• Da fare
a) Nell'articolo sull'assemblea di Confindustria Toscana nord, per quale motivo Orsini e Matteini considerano a rischio la tenuta della manifattura? Rispondi in una o due frasi.
b) Nell'articolo sull'assemblea di Confindustria Toscana nord, elenca tutti gli ambiti dei regolamenti e delle direttive europee verso cui si è avvertita insofferenza.

### Testo da leggere

Il presidente di Confindustria Toscana nord, Daniele Matteini (a sinistra), il presidente di Confindustria, Emanuele Orsini e il presidente di Confindustria Toscana, Maurizio Bigazzi
Non è una mamma amorevole e attenta, tutt’altro. In questo momento l’Europa è vista dall’industria italiana come un regolatore rigido e cieco, che mina la competitività imponendo regole “stringenti” e “pletoriche”, in particolare sul terreno della sostenibilità, senza prevedere flessibilità e adattamenti. All’assemblea di Confindustria Toscana nord, che si è tenuta nel pomeriggio del 30 settembre a Prato, nell’auditorium della Camera di commercio, l’insofferenza per la mole di regolamenti e direttive europee sulle emissioni inquinanti, sullo stop al motore endotermico, sulle sostanze chimiche (il Reach), sulla responsabilità estesa del produttore, sull’end of waste, sul riuso preferito “aprioristicamente” al riciclo, si è toccata con mano.
Sostenibilità sì, ma con tempi e modi diversi
Sia il presidente nazionale di Confindustria, Emanuele Orsini, ospite d’onore dell’assemblea, che il “padrone di casa” Daniele Matteini, presidente di Confindustria Toscana nord, hanno puntato il dito sui rischi di tenuta della manifattura – già provata da guerre e tensioni internazionali – a causa delle regole che l’Europa si è data per affrontare la transizione energetica (il cosiddetto Green Deal), premendo su rigore e tempi stretti. La sostenibilità va bene e vogliamo perseguirla, è la tesi degli industriali, ma con tempi e modi diversi.

######
### Voci fornite

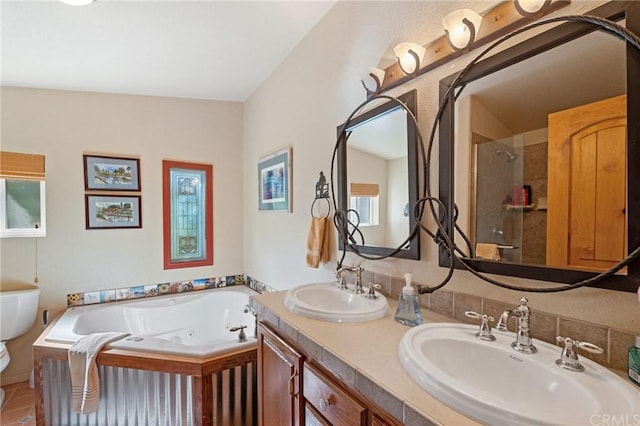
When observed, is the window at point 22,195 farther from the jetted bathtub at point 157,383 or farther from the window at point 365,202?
the window at point 365,202

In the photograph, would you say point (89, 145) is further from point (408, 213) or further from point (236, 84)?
point (408, 213)

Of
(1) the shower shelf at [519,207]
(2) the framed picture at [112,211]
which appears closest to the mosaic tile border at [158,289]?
(2) the framed picture at [112,211]

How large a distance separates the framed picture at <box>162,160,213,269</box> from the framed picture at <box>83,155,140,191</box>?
26 cm

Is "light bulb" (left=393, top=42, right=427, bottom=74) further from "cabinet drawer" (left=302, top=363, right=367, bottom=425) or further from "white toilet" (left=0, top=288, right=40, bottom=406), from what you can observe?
"white toilet" (left=0, top=288, right=40, bottom=406)

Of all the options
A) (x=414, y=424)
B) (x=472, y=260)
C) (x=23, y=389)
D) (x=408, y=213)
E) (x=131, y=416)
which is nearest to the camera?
(x=414, y=424)

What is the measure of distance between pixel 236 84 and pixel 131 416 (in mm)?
2683

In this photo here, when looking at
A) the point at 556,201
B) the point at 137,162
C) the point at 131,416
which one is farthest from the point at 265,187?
the point at 556,201

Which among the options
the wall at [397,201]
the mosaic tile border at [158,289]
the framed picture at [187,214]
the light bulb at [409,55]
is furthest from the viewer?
the framed picture at [187,214]

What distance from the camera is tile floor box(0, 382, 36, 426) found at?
2.17 m

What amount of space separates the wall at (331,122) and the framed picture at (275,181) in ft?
0.27

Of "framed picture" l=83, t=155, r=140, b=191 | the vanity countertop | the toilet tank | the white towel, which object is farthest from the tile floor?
the vanity countertop

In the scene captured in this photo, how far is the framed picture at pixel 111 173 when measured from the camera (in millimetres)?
2799

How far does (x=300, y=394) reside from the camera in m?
1.14

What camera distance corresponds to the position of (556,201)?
90cm
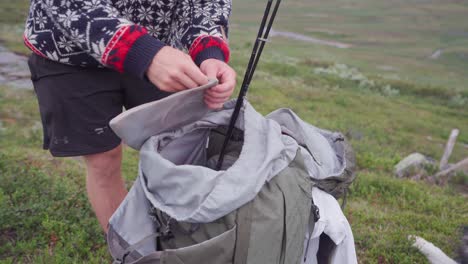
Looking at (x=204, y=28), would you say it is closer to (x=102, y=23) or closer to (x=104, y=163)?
(x=102, y=23)

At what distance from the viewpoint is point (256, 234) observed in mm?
1919

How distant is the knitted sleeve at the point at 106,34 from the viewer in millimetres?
1941

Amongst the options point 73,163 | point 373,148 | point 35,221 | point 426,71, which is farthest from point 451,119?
point 35,221

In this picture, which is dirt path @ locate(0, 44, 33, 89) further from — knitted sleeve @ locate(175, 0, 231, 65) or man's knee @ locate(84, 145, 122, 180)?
knitted sleeve @ locate(175, 0, 231, 65)

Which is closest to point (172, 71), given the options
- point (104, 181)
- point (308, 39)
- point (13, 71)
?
point (104, 181)

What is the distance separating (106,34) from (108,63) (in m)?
0.13

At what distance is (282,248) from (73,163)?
3.87m

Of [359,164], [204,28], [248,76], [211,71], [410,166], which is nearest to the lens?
[211,71]

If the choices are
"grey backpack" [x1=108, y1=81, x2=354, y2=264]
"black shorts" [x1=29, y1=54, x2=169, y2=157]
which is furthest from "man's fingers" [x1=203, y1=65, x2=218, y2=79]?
"black shorts" [x1=29, y1=54, x2=169, y2=157]

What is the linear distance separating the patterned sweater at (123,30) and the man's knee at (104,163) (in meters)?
0.59

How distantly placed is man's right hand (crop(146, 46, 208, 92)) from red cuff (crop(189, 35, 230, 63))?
1.49 ft

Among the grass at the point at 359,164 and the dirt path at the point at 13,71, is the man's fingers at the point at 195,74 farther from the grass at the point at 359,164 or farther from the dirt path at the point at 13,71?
the dirt path at the point at 13,71

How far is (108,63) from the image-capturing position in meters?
1.99

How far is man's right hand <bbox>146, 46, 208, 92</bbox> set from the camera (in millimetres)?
1924
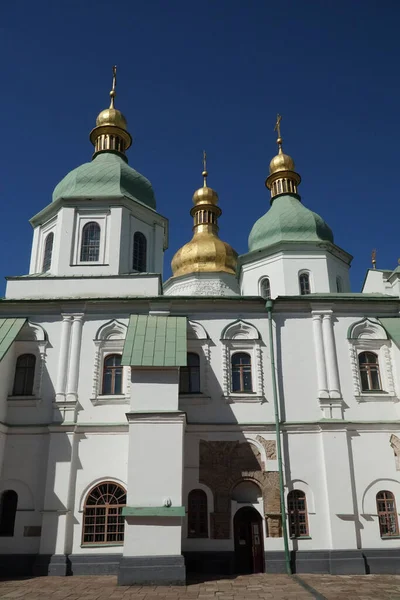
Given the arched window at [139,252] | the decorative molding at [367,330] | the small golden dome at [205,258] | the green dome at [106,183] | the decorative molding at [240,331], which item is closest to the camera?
the decorative molding at [240,331]

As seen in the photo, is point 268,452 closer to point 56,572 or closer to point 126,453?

######

• Risposte
a) La considerano a rischio per le regole che l'Europa si è data per affrontare la transizione energetica (il cosiddetto Green Deal), che premono su rigore e tempi stretti. La manifattura è inoltre già provata da guerre e tensioni internazionali.

b)
- emissioni inquinanti
- stop al motore endotermico
- sostanze chimiche (il Reach)
- responsabilità estesa del produttore
- end of waste
- riuso preferito "aprioristicamente" al riciclo